Hastalık oluşumuna yol açan uyaranlarla ilk karşılaştığı andan itibaren kişinin dokularında ve işlevlerinde değişiklikler ortaya çıkar. Bu değişiklikler ya kişide hastalık belirtileri görülmeden dengenin yeniden sağlanmasıyla düzelir ya da hastalanır ve bunun sonucu iyileşir, ya da sakat kalır veya ölür. Bu döneme "patojen dönem" denir. Kişi, karşılıklı etkileşimde bulunduğu uyarana, doku değişiklikleriyle, doku değişikliklerinin gösterilemediği durumlarda da değişik tepkilerle yanıt verir. Doku değişikliğinin ya da tepkilerin başladığı andan itibaren klinik öncesi denilen bir dönem başlar. Değişiklik ve tepkiler belirginleşince duruma klinik olarak tanı konulabilir. Klinik belirtilerin henüz ortaya çıkmadığı klinik öncesi döneme ait bilgilerin yetersiz oluşu, hekimliğin henüz çözüme ulaştıramadığı en büyük sorunlardan biridir. Bu nedenle ancak kimi hastalıklara klinik öncesi dönemde tanı konulabilir. Hekimlik açısından, prepatojen ve patojen dönemlerin tümü, bir hastalığın doğal gidişi olarak belirtilir. Doğal gidiş, bir hastalık olgusunun başlangıcından sonuna kadar etken, konakçı ve çevre arasındaki tüm ilişkileri kapsar.

Birincil Korumanın Aşamaları 1- . Sağlığın Daha İyiye Götürülmesi : Bu önlem, herhangi bir hastalık ya da bozukluğu önlemeye yönelik değildir. Kişinin genel sağlık ve iyilik durumunu daha da iyileştirmeyi amaçlar. Bu aşamada, kişiye verilmiş sağlık eğitiminin ve güdülemenin çok önemli bir rolü vardır. Temiz su ve içinde yaşanabilecek nitelikte bir konut sağlanması, katı ve sıvı atıkların sağlığa zarar vermeyecek duruma getirilmesi, çevre kirlenmesinin önlenmesi vb. gibi çevresel önlemlerin yeterli ve etkin bir şekilde alınmasının yanı sıra yeterli ve dengeli beslenmenin sağlanması, aile planlaması hizmetlerinin sunulması ve kişisel hijyen önlemlerinin alınması, sağlığın daha iyiye götürülmesini olanaklı kılacaktır. 2- Koruyucu Özel Önlemler: Sağlığı olumsuz yönde etkileyebilecek herhangi bir etkenin kişiyi etkilemesinden önce alınan özel koruyucu önlemlerin tümü bu başlık altında toplanabilir.

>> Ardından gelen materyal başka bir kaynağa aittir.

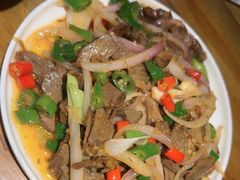 -长亭酒肆.武夷菜(鼓楼后海店)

İkincil Koruma Bu düzeyde alınacak koruma önlemleri erken tanı, uygun tedavi ve sakatlıkların sınırlandırılmasından oluşur.

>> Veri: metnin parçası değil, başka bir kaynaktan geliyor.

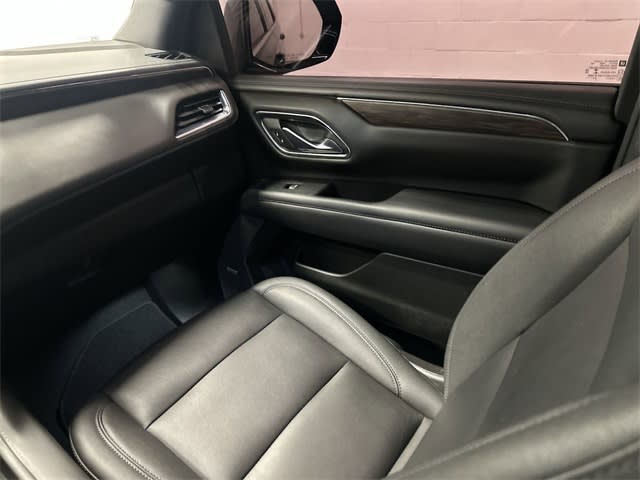 Thumbnail: 2023 Chevrolet Tahoe - 20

Üçüncül Koruma Bu düzeydeki bir korumada, herhangi bir hastalık olgusunu durdurmak yerine, hastalık sonucu kişide oluşan “anatomik ve fizyolojik” değişikliklerle ortaya çıkan sakatlığın onun yaşamındaki olumsuz etkilerini en düşük düzeyde tutmak söz konusudur. Bu tür koruma, rehabilitasyonla sağlanır. Rehabilitasyonun amacı, hasta kişinin geri kalan gücünden en iyi şekilde yararlanmasını sağlamak ve onun topluma yük olmasını önlemeye çalışmaktır.